Tuesday, July 31, 2012

Implementation Guidelines for State HIE Grantees on Direct Infrastructure & Security/Trust Measures for Interoperability

ONC has released to the HIE Grantees a statement on securing Direct. The document starts:
ONC has found that many Health Information Service Providers (HISPs) are deploying Direct in a way that proactively enables exchange within a given HISP’s boundaries while not offering mechanisms or supporting policies that enable exchange with other HISPs. Such limitations effectively block providers using different HISPs from exchanging patient information. In effect, HISPs are creating “islands of automation using a common standard.”
Are they really surprised that it is easier to get trust working within the space that your organization controls, and it is hard to make trust work with others? Yes, Trust is hard; I might add that keeping trust is even harder.
To address these challenges, some HISPs have begun using DURSA-like agreements to enable providers using different HISPs to exchange Direct messages. Once an agreement is executed, HISPs allow their respective users to seamlessly exchange messages. Unfortunately, such peer-to-peer legal agreements are expensive and time-consuming to implement and are cumbersome to monitor and enforce. They are not a realistic long-term basis for scalable trust.
Again, this is the logical next step. Some form of business-to-business agreement is a well matured way to build trust. The NwHIN DURSA is a good model, it is not that hard to read too. Clearly this is not scalable, even if there were only a few HISP providers. But then again there really is no alternative. At least no alternative until there is a centrally managed DURSA trust exchange.

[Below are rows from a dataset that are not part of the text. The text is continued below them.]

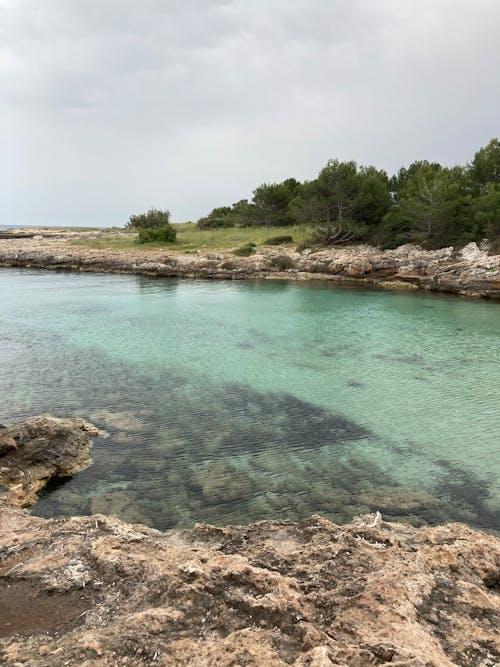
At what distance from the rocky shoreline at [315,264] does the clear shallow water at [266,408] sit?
11633mm

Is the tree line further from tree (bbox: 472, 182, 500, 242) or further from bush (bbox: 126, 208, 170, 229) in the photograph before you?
bush (bbox: 126, 208, 170, 229)

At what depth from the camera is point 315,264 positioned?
144 feet

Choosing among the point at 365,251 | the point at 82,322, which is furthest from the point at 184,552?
the point at 365,251

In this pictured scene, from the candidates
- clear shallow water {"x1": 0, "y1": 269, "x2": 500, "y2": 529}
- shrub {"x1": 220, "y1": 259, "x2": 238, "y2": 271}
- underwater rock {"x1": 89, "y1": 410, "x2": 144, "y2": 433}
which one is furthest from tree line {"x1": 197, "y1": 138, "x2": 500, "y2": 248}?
underwater rock {"x1": 89, "y1": 410, "x2": 144, "y2": 433}

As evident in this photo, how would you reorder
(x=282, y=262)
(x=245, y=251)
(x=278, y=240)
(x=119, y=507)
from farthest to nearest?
(x=278, y=240) < (x=245, y=251) < (x=282, y=262) < (x=119, y=507)

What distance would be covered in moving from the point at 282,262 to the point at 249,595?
41.7 metres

Wait, isn’t that what the NwHIN-Exchange does? Why build something new? I will note that although logically this makes it look like there is a central infrastructure, this is not the case. This is a trust relationship where there is a central broker of trust that is virtually in the center. The conversations still go peer-to-peer without the central broker of trust knowing about day-to-day communications. This is an important concept to grasp that confuses many. Too often I have found that people think that the NwHIN-Exchange has some central servers that know everything that happens, an intermediary. This is simply not true. There is no central core, just central governance.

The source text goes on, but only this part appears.